For
a good part of the last century, Carl Sandburg was American poetry. A son of the heartland—it don’t come any more
heart than Illinois—he won several Pulitzer Prizes, including one for his
biography of Abraham Lincoln. I’ll never be able to think of Chicago without
the epithet he gave it: “hog butcher for the world” and “City of the Big
Shoulders”.
Sandburg’s
“I am the People, the Mob” fits in with our theme this month of resistance
against the kleptocracy. It’s robust, it’s defiant, it’s prophetic. The people
will prevail, regardless of what is thrown at them. I love the use of the first
person singular pronoun, implying that the great mass of people is a single
entity, united in purpose.
It’s
the kind of thing that would-be dictators ought to be reminded of. But of
course, they don’t ever believe in the people, do they?
“I
am the People, the Mob”
I am the people—the mob—the crowd—the mass.
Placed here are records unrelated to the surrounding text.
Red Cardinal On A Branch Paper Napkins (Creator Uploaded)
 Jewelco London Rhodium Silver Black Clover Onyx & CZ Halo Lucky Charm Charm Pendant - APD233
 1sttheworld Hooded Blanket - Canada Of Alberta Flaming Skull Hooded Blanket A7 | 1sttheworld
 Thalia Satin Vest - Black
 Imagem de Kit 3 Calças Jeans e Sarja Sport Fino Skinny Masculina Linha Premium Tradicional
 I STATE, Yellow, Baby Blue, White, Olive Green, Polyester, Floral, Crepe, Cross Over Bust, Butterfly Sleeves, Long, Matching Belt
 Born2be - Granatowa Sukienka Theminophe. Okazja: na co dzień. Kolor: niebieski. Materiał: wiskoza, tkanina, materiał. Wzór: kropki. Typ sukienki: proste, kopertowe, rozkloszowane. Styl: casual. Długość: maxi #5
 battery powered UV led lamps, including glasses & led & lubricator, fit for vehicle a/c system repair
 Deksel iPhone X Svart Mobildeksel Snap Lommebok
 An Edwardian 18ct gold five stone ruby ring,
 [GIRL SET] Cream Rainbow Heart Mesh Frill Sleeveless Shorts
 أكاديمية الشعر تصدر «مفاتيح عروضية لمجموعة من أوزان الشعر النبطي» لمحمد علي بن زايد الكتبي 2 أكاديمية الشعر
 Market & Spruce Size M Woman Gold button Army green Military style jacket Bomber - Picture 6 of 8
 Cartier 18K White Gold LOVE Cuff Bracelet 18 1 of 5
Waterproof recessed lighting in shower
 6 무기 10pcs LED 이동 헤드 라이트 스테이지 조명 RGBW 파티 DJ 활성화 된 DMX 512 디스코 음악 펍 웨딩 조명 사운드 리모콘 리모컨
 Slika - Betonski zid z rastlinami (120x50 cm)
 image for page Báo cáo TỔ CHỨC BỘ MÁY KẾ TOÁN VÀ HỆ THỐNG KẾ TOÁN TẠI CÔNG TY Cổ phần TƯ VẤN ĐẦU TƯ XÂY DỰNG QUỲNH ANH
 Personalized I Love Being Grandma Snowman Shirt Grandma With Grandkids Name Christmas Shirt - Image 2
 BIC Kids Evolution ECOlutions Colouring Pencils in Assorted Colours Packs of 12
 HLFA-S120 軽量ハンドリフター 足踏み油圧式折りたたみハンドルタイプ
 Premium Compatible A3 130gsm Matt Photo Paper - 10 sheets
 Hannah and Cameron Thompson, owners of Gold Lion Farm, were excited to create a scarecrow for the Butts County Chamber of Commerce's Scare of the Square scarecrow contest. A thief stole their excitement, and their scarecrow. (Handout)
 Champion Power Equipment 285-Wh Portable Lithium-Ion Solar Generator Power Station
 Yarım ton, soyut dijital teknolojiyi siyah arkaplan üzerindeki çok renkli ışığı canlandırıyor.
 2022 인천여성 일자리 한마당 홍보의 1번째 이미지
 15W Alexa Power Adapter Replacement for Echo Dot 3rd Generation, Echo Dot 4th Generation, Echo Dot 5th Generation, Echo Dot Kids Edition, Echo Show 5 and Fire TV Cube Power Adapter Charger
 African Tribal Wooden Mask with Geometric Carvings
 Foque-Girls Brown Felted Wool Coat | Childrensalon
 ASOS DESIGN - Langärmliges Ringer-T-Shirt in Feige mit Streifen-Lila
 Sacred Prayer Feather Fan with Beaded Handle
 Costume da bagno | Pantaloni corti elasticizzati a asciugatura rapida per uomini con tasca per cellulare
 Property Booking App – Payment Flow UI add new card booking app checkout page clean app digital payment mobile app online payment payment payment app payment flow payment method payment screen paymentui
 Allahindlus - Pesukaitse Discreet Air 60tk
Do you know that all the great work of the world is done
through me?
I am the workingman, the inventor, the maker of the world’s
food and clothes.
I am the audience that witnesses history. The Napoleons come
from me and the
Lincolns. They die. And then I send forth
more Napoleons and
Lincolns.
I am the seed ground. I am a prairie that will stand for
much
plowing. Terrible
storms pass over me. I forget. The best of
me is sucked out
and wasted. I forget. Everything but
Death comes to me
and makes me work and give up what I
have. And I forget.
Sometimes I growl, shake myself and spatter a few red drops
for
history to
remember. Then—I forget.
When I, the People, learn to remember, when I, the People,
use
the lessons of
yesterday and no longer forget who robbed me
last year, who
played me for a fool—then there will be
no speaker in all
the world say the name: “The People,"
with any fleck of a
sneer in his voice or any far-off smile of
derision.
The mob—the crowd—the mass—will arrive then.